AI systems break this model. The same input can produce different outputs. The system makes decisions that are not encoded in your source code. Tool calls are selected at runtime based on reasoning you did not write. The trace of "what happened" is no longer sufficient - you need to understand what the system decided and why.

What we instrument

We instrument at three levels. First, the conversation level: what the user said, what stage the conversation is in, what context was assembled. Second, the model level: which model was called, how many tokens were consumed, how long inference took, what tool calls were selected. Third, the tool level: which service was invoked, what parameters were passed, whether it succeeded, how long it took.

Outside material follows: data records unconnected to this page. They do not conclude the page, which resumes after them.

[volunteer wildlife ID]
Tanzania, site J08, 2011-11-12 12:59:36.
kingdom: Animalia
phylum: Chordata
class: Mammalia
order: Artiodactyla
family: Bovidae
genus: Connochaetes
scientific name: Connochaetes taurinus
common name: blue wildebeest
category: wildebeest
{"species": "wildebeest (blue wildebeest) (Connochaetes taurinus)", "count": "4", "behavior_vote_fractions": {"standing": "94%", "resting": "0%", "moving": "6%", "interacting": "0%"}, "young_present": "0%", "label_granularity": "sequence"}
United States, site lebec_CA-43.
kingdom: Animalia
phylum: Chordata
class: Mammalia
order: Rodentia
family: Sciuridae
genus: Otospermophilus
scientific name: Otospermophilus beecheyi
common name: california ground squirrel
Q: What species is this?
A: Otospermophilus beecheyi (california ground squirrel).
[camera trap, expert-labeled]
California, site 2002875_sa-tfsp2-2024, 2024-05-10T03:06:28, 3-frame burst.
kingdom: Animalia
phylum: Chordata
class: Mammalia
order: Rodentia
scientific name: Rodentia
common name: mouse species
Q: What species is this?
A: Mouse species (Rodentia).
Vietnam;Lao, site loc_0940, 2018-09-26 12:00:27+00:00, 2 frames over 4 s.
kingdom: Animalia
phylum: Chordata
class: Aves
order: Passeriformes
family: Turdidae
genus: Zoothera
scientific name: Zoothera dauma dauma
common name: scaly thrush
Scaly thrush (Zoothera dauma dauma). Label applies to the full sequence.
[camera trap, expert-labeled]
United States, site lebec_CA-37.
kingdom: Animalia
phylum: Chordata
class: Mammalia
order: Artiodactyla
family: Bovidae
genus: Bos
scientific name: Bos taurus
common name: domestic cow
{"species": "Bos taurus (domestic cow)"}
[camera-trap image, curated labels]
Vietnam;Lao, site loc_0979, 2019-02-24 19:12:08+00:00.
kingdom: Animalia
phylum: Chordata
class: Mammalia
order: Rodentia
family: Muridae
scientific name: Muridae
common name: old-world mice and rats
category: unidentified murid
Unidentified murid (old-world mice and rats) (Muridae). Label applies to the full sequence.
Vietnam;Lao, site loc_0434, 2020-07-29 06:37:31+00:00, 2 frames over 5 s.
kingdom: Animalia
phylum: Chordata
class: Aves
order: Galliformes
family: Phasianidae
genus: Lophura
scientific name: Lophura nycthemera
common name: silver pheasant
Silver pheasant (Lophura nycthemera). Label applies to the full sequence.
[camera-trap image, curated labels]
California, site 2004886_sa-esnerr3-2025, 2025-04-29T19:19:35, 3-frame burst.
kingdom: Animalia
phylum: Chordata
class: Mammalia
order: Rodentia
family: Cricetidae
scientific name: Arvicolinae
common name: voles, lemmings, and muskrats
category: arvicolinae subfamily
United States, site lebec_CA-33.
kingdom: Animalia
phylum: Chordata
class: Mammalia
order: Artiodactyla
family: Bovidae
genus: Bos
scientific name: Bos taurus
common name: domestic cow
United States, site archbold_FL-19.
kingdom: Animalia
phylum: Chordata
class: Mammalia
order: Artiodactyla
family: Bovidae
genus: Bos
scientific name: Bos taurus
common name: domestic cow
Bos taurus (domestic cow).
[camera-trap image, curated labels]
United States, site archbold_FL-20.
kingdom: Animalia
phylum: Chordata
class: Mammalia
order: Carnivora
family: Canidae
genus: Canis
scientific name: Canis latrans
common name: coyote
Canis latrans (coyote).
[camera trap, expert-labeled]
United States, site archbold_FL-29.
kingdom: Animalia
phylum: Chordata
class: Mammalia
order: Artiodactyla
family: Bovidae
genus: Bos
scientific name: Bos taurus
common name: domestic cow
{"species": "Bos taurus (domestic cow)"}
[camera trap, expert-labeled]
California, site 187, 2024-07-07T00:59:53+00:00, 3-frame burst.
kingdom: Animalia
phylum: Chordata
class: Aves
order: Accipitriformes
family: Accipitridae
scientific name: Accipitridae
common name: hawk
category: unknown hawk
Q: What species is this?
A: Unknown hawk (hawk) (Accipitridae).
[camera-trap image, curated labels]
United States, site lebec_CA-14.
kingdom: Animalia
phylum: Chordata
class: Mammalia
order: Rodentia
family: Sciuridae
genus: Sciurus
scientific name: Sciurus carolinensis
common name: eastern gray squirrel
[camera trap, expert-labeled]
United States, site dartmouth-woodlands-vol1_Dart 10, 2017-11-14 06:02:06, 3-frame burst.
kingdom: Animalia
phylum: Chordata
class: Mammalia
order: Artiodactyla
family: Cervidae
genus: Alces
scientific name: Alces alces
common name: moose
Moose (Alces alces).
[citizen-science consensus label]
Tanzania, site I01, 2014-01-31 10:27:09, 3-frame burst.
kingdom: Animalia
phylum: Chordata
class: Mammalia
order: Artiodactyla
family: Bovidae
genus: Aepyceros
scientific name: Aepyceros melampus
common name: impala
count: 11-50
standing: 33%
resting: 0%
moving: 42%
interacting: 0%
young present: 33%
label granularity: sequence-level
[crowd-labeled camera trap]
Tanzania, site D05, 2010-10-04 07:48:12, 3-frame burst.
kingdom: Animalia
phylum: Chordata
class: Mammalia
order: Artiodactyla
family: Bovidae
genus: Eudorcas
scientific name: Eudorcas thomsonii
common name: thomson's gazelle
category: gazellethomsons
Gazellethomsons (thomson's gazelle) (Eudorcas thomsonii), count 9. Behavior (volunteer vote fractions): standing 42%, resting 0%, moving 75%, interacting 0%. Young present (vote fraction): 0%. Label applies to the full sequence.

None of these levels capture sensitive content. We log the shape of the interaction without logging the substance. We know the AI called the email composition service with certain parameters and that it took three hundred milliseconds. We do not log the email body or the subscriber list.

The decision trace

The most valuable observability data in an AI system is the decision trace - the sequence of tool calls the model chose and in what order. This tells us how the AI interpreted the user's request. If a user asks to "set up the product launch" and the AI calls content creation, then email composition, then social scheduling, that sequence reveals the AI's understanding of the task.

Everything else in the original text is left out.